### Supplied material
--- Start ---
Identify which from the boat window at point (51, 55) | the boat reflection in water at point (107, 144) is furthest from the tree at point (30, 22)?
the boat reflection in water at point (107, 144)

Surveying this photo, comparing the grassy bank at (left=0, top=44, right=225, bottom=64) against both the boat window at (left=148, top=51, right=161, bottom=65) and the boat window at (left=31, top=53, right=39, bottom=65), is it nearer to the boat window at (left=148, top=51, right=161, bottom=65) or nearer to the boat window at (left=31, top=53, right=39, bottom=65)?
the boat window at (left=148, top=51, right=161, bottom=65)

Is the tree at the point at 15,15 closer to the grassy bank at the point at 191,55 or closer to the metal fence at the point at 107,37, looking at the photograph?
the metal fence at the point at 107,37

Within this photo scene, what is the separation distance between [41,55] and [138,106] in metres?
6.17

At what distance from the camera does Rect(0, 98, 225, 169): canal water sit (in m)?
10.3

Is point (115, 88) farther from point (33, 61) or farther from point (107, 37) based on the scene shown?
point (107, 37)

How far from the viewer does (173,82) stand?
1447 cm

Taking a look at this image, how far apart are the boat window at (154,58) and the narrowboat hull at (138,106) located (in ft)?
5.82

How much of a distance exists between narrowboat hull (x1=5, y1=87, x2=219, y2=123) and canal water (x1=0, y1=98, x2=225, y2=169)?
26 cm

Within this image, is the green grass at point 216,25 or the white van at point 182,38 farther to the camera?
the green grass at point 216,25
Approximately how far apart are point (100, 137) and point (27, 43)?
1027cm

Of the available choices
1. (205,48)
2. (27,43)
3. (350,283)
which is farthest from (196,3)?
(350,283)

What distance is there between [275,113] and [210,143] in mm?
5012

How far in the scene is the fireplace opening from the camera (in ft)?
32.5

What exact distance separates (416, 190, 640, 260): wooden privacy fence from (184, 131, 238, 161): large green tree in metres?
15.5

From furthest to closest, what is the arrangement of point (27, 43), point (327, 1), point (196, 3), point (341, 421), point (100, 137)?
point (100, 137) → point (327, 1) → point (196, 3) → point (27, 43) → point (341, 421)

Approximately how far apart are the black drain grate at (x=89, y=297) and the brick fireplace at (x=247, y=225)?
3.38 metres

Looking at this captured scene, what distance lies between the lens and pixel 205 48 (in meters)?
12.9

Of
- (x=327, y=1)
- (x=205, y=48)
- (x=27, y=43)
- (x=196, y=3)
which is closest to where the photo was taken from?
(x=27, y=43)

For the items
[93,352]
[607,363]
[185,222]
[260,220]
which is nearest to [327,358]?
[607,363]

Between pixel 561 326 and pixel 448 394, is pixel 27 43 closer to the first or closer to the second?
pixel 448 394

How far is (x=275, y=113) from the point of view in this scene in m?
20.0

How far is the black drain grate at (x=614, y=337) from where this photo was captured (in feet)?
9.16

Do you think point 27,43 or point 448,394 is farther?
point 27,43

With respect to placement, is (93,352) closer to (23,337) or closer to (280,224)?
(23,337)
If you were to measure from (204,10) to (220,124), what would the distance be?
--- End ---
### Objective
Every record shown above should be written out again exactly.

### Answer
Identify which from the boat window at point (51, 55) | the boat reflection in water at point (107, 144) is furthest from the tree at point (30, 22)?
the boat reflection in water at point (107, 144)

Surveying this photo, comparing the grassy bank at (left=0, top=44, right=225, bottom=64) against both the boat window at (left=148, top=51, right=161, bottom=65) and the boat window at (left=31, top=53, right=39, bottom=65), is it nearer to the boat window at (left=148, top=51, right=161, bottom=65) or nearer to the boat window at (left=31, top=53, right=39, bottom=65)?
the boat window at (left=148, top=51, right=161, bottom=65)

Is the tree at the point at 15,15 closer to the grassy bank at the point at 191,55 or closer to the metal fence at the point at 107,37, looking at the photograph?
the metal fence at the point at 107,37

Within this photo scene, what is the separation distance between [41,55] and [138,106] in metres?
6.17

At what distance from the camera does Rect(0, 98, 225, 169): canal water sit (in m)?
10.3

Is point (115, 88) farther from point (33, 61) or farther from point (107, 37) based on the scene shown?
point (107, 37)

How far from the viewer does (173,82) stand?
1447 cm

Taking a look at this image, how far apart are the boat window at (154,58) and the narrowboat hull at (138,106) located (in ft)?
5.82

How much of a distance exists between narrowboat hull (x1=5, y1=87, x2=219, y2=123) and canal water (x1=0, y1=98, x2=225, y2=169)?
26 cm

Within this image, is the green grass at point 216,25 or the white van at point 182,38 farther to the camera?
the green grass at point 216,25
Approximately how far apart are point (100, 137) and point (27, 43)?
1027cm

Of the available choices
1. (205,48)
2. (27,43)
3. (350,283)
which is farthest from (196,3)?
(350,283)

What distance is there between [275,113] and [210,143] in mm?
5012

How far in the scene is the fireplace opening from the camera (in ft)?
32.5

What exact distance separates (416, 190, 640, 260): wooden privacy fence from (184, 131, 238, 161): large green tree in metres?
15.5

From furthest to closest, what is the arrangement of point (27, 43), point (327, 1), point (196, 3), point (341, 421), point (100, 137)?
point (100, 137) → point (327, 1) → point (196, 3) → point (27, 43) → point (341, 421)

Approximately how far apart are the black drain grate at (x=89, y=297) and the brick fireplace at (x=247, y=225)?
3.38 metres

Looking at this captured scene, what distance lies between the lens and pixel 205 48 (in meters)?
12.9

Of
- (x=327, y=1)
- (x=205, y=48)
- (x=27, y=43)
- (x=196, y=3)
which is closest to where the photo was taken from?
(x=27, y=43)

For the items
[93,352]
[607,363]
[185,222]
[260,220]
which is nearest to [327,358]?
[607,363]

Between pixel 561 326 and pixel 448 394, is pixel 27 43 closer to the first or closer to the second?
pixel 448 394

How far is (x=275, y=113) from the point of view in this scene in m?
20.0

How far is the black drain grate at (x=614, y=337) from where this photo was captured (in feet)?
9.16

Do you think point 27,43 or point 448,394 is farther?
point 27,43

With respect to placement, is (93,352) closer to (23,337) or closer to (280,224)?
(23,337)
If you were to measure from (204,10) to (220,124), what would the distance be?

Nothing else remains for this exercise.